We do not use the RMSE measure for this comparison as this metric fails to look past realistic distortions generated by the GAN. Moreover, in case the real image itself is highly noisy, skewed or wrongly segmented and the synthetic image is of good quality, RMSE measure reports a high error which is undesirable.
There are certain limitations to the proposed GAN training procedure. Unsurprisingly, the main limitation is that the performance of the model is poor on styles with too few data points. This is evident from the Generic GAN model’s performance in figure 4.
The model also does poorly on non-standard formats of license plates such as “NY 1234H” or “NY KATE” or “CT ROCKER”.
The word “ABC1234” in the plate, in figure 6(a), “NY ABC1234” is compliant with one of the prevalent word formats in NY style and therefore, it is generated perfectly. However, “NY A12BC34” in figure 6(b), is not as good because it is not in one of the frequently seen word formats. However, it is still better than (d), as it is closer to the common word formats than (d) is. Images in figures 6(c) and 6(d) are of extremely rare word formats in NY style and therefore have not been generated properly.
The plate in figure 6(e) belongs to the standard Arizona (AZ) style, a state with only 150 samples in the entire dataset. In the generated plate (e), we see that most of the characters have been generated correctly, however, the style transfer is lacking. The image in figure 6(f) corresponds to very rare word format and in addition, happens to be from a state with very little data. Hence, both style and textual content are poorly synthesized.
We may conclude that GANs require sufficient data in order to learn a style well. In addition, text whose formats are rarer, are much more difficult for GANs to generate.
In this paper, we described a novel method for parametric generation of high resolution license images with specific background styles and text content. Our method combines a text encoding scheme for styles and target text trained using a Symmetric Triplet loss function, with PGGANs for high fidelity, high resolution image synthesis. We described the application of our method to the synthesis of license plate images from different US states, and evaluated the synthesized images using ALPR systems as well as visual inspection and SSIM measures.
We showed that given sufficient samples of each style, a style-tuned GAN outperforms a generic GAN that is trained on all styles, and produces high quality images that a commercial ALPR system treats on par with real images. In fact, the GAN corrects issues of poor ROI segmentation and other artifacts found in real world images. However the generic GAN still effects reasonable style transfer for the ALPR to recognize the state.

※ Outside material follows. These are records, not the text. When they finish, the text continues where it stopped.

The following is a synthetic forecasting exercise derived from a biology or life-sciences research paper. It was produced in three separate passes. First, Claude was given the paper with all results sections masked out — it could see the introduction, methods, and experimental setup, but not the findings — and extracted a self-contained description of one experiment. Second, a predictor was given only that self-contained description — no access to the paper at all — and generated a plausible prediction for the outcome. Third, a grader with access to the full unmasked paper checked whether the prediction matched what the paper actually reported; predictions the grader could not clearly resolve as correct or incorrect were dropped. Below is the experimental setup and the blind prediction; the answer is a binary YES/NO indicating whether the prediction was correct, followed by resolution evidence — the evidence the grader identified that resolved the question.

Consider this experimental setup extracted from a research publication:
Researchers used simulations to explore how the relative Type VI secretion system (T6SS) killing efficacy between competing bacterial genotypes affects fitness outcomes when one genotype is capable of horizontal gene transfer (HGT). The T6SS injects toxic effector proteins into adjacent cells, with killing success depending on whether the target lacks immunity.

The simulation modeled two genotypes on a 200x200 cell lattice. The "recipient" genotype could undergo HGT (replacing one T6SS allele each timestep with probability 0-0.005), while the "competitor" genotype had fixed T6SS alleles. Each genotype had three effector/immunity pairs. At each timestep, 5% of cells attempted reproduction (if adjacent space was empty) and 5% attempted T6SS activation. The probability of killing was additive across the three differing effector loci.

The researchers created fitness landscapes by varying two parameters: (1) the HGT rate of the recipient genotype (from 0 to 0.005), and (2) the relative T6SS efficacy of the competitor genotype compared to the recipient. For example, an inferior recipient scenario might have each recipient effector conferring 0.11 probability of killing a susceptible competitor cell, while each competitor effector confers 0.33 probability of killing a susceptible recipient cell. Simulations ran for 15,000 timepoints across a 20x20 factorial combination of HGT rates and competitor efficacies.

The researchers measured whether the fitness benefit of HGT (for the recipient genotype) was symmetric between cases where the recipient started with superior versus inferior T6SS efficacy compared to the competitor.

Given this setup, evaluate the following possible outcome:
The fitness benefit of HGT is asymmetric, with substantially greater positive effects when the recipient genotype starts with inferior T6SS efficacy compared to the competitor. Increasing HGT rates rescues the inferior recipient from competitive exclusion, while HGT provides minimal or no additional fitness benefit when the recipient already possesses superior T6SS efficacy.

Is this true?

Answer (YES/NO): YES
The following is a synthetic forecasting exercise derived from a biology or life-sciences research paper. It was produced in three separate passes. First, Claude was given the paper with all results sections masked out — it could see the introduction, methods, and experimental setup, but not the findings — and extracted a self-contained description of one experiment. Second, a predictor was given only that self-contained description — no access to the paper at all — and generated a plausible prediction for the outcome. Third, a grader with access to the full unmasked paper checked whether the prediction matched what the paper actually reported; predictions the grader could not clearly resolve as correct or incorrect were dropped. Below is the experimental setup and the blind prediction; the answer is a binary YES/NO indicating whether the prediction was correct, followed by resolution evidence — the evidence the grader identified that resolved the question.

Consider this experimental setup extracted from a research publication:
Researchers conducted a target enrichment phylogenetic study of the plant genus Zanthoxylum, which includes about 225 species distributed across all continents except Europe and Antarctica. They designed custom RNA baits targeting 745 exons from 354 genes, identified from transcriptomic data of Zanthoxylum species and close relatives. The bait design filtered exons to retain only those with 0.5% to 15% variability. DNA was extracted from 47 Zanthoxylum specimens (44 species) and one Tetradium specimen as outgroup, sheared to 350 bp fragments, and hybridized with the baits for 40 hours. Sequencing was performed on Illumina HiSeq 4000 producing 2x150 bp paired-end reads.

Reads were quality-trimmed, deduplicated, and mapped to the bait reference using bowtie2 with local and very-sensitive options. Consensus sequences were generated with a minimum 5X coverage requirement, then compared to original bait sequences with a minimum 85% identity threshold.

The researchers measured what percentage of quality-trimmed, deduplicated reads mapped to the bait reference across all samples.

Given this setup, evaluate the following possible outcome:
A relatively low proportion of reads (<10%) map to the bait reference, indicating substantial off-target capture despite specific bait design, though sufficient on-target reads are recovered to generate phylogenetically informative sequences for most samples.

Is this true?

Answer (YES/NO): NO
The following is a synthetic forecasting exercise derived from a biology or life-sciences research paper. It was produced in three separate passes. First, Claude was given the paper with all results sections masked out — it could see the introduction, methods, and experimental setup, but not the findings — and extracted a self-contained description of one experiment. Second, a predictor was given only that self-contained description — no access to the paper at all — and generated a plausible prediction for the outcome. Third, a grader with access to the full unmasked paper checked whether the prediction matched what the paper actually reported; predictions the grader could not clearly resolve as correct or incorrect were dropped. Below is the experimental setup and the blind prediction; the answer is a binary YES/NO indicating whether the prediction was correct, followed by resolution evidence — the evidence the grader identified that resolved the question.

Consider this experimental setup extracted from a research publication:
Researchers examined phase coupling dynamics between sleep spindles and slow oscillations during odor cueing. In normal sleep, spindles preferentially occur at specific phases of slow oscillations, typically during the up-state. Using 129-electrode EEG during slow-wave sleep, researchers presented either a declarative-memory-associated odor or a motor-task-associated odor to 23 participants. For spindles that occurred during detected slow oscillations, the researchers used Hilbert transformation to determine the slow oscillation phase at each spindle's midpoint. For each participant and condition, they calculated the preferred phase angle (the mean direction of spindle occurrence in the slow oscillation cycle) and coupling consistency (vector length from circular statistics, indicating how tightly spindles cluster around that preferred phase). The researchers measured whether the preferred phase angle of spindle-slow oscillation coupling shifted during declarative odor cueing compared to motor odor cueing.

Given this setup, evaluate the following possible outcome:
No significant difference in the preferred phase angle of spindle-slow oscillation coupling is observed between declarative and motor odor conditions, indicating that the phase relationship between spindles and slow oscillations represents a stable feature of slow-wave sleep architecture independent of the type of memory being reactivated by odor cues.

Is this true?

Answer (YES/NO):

We also examined some of the limitations of the approach. Not surprisingly, the quality of synthesized images suffers when there are too few samples of a given style in the training data. It is also interesting that rare label patterns are generated much worse than common ones, because the nature of the dataset is such that the trained GAN is not accustomed to seeing certain characters in certain positions for a given states.
Our current method uses a single GAN to generate images that capture both the intended style and text. A potential future direction is to explore cascades of GANs that effect style transfer and text synthesis in separate stages, allowing us to (for example) use different datasets for each task. Going beyond text on background styles to more complex scene text synthesis is another interesting direction.
The authors would like to thank Sriranjani Ramakrishnan and Aishwarya Gupta for their valuable inputs and fruitful discussions. Ivan Novotony and Giri Srinivasan were instrumental in sorting the infrastructural issues.